A 48-year-old male, non-smoker, presented with chronic unproductive cough, worse at night.
- The patient had intermittent shortness of breath with subjective relief from Salbutamol
- A previous diagnosis of asthma was given based upon clinical symptoms; however, no formal lung function testing was performed
- The patient denied regular use of inhaled corticosteroids (ICS), and also denied symptoms of upper airway dysfunction
- Recurrent yearly chest infections were reported for the past 3-4 years
A Complex Pulmonary Function Test was performed: this demonstrated normal Lung Volumes (TLC, TGV, RV) with no associated hyperinflation, gas trapping or reduction in volume.
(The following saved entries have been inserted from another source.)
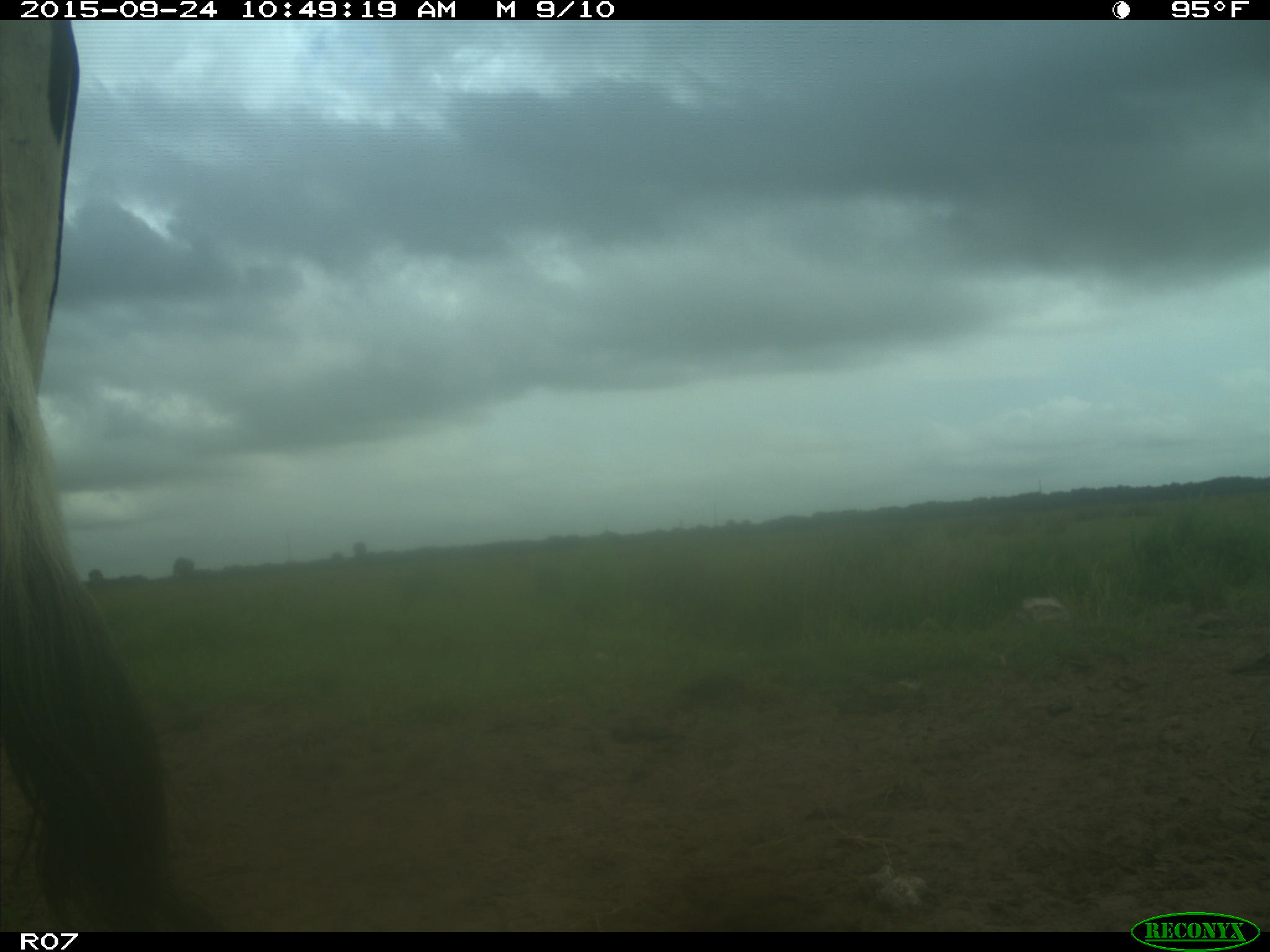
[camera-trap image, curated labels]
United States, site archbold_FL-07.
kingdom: Animalia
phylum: Chordata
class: Mammalia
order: Artiodactyla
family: Bovidae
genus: Bos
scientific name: Bos taurus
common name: domestic cow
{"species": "Bos taurus (domestic cow)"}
DLCO measurement showed normal gas diffusion.
- Spirometry indicated mild airflow obstruction: reduction in FEV1 and normal FEV1/FVC ratio
- Post-bronchodilator spirometry: no acute response to bronchodilator.
- Further Bronchial Provocation Testing (twice): No bronchial hyperresponsiveness, confirming no evidence of asthma.
- FeNO=157ppb and nNO=2173ppb was consistent with significant upper airway Inflammation.
- This is a common finding, where a patient with chronic cough, dypsnoea and (upper airway) ‘wheeze’ is due to rhinosinusitis, with no evidence of asthma on formal airway testing.
- In this case there was only mild airway obstruction.
- In the absence of subjective upper airway symptoms, the nitric oxide (NO) testing confirmed significant eosinophilic sinus inflammation.
- Nitric oxide plays a role in bronchial smooth muscle tone and cilia beat frequency, consistent with the elevated levels being involved in the cough and intermittent dyspnoea.
The degree of small airway remodeling may be consistent with chronic upper airway inflammation.
Chronic upper airway seeding into the lower airway may result in recurrent chest infections, and exacerbation of chronic asthma (6x).